* TO DO *
Would you transcribe each entry precisely as it stands, setting aside any images?
** Opening DATA block **
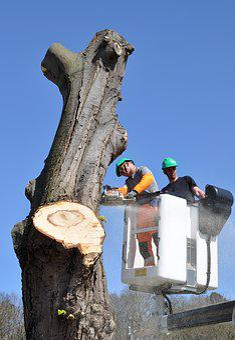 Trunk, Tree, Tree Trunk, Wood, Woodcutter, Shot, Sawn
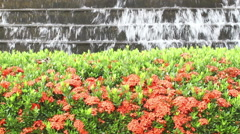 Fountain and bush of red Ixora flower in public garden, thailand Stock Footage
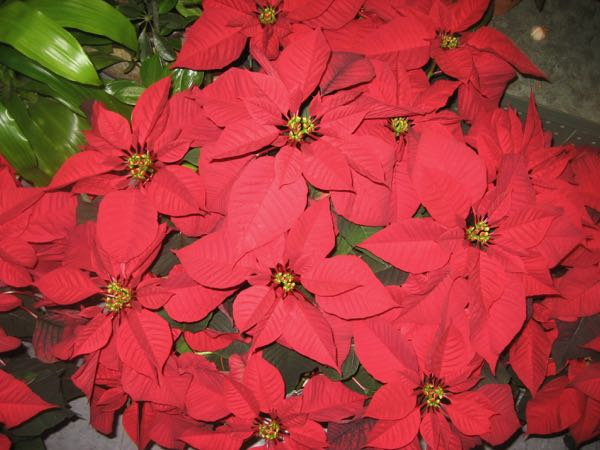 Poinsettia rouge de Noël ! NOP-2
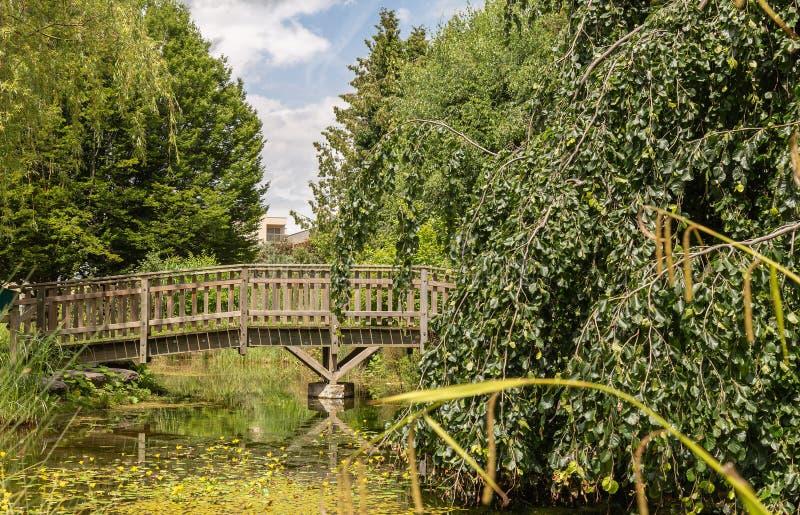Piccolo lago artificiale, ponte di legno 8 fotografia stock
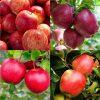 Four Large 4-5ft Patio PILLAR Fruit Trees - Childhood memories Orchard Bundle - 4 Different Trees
** Closing DATA block **
* EXERCISE RESULT *
 Trunk, Tree, Tree Trunk, Wood, Woodcutter, Shot, Sawn
 Fountain and bush of red Ixora flower in public garden, thailand Stock Footage
 Poinsettia rouge de Noël ! NOP-2
Piccolo lago artificiale, ponte di legno 8 fotografia stock
 Four Large 4-5ft Patio PILLAR Fruit Trees - Childhood memories Orchard Bundle - 4 Different Trees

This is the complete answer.